▶ _To do_: Restate word for word the lines of the data below, from the first through the one that has "New Zealand, site PS3_CAMP164, 2023-06-03".

▶ _Task inputs_:
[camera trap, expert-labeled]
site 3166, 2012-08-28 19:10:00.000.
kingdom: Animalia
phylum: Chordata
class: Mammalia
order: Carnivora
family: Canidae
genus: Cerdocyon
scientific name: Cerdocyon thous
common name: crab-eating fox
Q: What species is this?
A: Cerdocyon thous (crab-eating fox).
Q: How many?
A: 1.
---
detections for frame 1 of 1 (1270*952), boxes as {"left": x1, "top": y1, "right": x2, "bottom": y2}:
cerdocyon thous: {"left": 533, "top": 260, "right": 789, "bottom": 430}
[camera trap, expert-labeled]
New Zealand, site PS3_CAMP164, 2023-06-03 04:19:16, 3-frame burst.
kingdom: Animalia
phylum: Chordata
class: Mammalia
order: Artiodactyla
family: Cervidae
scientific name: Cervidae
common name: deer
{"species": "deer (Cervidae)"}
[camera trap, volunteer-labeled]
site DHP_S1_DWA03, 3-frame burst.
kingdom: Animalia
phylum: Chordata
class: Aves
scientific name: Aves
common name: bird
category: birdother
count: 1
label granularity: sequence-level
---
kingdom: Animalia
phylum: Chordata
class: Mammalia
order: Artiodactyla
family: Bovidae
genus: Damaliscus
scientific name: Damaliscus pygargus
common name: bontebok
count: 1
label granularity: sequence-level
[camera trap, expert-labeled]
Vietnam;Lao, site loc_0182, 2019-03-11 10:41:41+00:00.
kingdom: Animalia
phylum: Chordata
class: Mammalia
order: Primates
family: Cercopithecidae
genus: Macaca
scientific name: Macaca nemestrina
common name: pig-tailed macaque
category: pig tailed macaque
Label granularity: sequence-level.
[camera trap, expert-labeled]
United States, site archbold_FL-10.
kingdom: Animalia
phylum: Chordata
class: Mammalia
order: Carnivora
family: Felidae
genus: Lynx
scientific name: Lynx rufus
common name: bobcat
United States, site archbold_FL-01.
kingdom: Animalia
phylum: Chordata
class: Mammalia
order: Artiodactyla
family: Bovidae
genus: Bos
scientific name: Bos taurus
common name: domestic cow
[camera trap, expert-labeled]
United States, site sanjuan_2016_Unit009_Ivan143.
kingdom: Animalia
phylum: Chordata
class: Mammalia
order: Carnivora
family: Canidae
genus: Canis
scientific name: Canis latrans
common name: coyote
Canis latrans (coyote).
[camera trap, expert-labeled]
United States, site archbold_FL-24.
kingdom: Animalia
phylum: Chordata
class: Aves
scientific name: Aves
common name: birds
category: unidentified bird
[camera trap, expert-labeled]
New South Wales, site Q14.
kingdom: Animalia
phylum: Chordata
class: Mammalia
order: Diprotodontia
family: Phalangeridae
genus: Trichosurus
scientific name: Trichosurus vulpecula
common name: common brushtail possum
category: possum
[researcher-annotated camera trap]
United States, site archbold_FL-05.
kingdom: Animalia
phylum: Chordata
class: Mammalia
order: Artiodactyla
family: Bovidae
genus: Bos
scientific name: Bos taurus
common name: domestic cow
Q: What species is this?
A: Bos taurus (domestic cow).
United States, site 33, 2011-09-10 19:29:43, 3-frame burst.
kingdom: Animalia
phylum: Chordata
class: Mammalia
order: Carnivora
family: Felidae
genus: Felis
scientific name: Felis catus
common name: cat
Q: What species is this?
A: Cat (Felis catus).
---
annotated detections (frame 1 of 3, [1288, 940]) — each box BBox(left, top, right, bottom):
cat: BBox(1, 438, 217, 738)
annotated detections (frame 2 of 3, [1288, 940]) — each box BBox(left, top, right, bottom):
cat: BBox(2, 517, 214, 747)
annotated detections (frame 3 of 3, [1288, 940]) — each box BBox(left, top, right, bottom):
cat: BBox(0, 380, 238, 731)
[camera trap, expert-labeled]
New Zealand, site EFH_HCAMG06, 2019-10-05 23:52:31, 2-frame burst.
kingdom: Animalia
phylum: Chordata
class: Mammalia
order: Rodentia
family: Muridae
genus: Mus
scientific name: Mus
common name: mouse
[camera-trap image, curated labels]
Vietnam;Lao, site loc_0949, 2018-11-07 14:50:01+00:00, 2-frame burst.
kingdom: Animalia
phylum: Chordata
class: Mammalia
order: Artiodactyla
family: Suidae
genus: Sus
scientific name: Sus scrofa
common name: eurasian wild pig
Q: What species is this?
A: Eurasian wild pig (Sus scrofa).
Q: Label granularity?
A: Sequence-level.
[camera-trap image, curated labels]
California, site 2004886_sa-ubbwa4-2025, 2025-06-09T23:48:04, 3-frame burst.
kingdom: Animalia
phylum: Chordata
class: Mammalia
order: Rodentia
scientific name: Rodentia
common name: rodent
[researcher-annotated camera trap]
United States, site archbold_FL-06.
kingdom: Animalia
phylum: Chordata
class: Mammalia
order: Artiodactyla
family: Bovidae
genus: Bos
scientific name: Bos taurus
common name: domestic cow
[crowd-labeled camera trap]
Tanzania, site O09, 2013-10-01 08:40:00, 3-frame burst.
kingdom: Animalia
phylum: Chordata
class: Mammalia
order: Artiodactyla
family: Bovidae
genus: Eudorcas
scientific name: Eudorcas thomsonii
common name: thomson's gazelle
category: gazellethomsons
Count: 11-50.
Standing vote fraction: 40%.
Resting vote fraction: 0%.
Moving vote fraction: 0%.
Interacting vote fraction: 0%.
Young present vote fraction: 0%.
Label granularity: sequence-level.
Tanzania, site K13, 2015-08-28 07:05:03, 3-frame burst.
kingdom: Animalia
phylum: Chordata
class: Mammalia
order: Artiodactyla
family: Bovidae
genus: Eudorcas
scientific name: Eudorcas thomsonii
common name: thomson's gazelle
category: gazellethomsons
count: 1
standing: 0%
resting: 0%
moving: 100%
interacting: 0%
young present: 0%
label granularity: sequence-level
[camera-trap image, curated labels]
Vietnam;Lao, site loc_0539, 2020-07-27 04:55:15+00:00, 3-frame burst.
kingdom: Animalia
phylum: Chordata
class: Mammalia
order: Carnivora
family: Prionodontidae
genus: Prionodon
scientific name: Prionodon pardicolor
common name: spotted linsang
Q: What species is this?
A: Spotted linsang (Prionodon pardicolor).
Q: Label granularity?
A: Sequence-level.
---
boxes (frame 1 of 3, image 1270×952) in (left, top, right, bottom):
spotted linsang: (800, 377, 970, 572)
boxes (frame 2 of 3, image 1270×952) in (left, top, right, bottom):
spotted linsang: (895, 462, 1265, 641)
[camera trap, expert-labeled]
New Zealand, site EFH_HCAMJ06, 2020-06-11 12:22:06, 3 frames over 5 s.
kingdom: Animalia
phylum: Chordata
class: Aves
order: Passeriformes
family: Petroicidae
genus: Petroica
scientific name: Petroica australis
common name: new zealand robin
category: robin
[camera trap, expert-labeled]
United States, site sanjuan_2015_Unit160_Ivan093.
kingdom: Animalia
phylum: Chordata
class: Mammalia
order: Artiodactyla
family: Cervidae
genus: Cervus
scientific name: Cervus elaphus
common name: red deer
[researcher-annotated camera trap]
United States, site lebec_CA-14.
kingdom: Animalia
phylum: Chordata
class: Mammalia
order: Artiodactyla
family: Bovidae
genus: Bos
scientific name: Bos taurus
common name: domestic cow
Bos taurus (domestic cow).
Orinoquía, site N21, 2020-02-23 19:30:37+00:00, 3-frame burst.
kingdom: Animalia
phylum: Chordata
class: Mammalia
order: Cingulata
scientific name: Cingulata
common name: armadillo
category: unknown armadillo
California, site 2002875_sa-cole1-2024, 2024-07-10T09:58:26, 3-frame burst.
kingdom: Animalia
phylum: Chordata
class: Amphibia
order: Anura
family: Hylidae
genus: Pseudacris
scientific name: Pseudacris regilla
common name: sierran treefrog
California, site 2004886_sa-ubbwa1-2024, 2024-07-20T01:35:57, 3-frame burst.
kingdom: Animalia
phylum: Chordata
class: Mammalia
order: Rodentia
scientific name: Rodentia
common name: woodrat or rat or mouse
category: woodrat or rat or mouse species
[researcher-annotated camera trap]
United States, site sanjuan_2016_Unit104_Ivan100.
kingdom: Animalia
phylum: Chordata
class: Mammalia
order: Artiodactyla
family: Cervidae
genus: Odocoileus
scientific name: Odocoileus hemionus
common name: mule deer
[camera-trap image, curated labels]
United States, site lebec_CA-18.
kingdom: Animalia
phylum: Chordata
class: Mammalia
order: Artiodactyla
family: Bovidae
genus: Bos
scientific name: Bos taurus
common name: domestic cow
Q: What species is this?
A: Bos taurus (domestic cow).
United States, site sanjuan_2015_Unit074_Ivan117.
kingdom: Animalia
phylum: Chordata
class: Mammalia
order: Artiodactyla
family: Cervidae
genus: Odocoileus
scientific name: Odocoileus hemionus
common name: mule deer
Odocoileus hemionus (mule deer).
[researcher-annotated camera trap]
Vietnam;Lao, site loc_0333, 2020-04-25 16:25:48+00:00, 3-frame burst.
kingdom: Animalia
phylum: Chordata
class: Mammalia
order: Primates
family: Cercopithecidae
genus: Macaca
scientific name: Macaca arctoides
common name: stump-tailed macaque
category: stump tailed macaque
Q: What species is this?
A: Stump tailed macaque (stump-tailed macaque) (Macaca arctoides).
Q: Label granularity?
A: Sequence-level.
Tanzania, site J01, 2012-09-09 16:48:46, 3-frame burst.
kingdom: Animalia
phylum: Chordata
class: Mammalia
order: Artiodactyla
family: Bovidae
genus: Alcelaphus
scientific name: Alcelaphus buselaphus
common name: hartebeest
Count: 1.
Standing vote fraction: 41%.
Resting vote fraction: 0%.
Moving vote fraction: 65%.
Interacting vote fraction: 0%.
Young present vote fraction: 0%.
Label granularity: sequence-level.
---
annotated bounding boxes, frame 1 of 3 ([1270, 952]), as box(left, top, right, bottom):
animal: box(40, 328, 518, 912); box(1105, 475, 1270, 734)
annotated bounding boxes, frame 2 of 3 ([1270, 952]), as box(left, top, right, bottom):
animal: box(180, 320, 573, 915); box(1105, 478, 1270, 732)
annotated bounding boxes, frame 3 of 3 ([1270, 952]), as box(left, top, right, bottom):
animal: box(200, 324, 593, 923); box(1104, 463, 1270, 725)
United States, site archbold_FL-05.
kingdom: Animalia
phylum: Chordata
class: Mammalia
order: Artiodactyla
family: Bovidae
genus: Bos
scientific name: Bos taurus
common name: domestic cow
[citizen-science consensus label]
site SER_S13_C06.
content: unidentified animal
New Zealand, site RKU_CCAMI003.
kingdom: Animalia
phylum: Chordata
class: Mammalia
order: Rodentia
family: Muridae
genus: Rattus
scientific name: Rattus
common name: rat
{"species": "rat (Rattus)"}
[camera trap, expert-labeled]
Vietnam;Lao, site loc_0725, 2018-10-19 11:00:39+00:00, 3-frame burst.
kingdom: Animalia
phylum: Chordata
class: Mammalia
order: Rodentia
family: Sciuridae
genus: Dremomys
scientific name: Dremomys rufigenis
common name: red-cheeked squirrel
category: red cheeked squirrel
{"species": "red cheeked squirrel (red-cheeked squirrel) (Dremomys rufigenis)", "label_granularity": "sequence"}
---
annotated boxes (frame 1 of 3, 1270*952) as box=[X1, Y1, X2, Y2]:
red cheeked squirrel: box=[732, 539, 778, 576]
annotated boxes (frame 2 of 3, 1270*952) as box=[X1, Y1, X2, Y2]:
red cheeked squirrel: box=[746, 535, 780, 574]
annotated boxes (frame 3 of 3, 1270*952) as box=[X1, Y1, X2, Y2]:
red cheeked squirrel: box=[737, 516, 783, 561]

▶ _Response below_:
[camera trap, expert-labeled]
site 3166, 2012-08-28 19:10:00.000.
kingdom: Animalia
phylum: Chordata
class: Mammalia
order: Carnivora
family: Canidae
genus: Cerdocyon
scientific name: Cerdocyon thous
common name: crab-eating fox
Q: What species is this?
A: Cerdocyon thous (crab-eating fox).
Q: How many?
A: 1.
---
detections for frame 1 of 1 (1270*952), boxes as {"left": x1, "top": y1, "right": x2, "bottom": y2}:
cerdocyon thous: {"left": 533, "top": 260, "right": 789, "bottom": 430}
[camera trap, expert-labeled]
New Zealand, site PS3_CAMP164, 2023-06-03 04:19:16, 3-frame burst.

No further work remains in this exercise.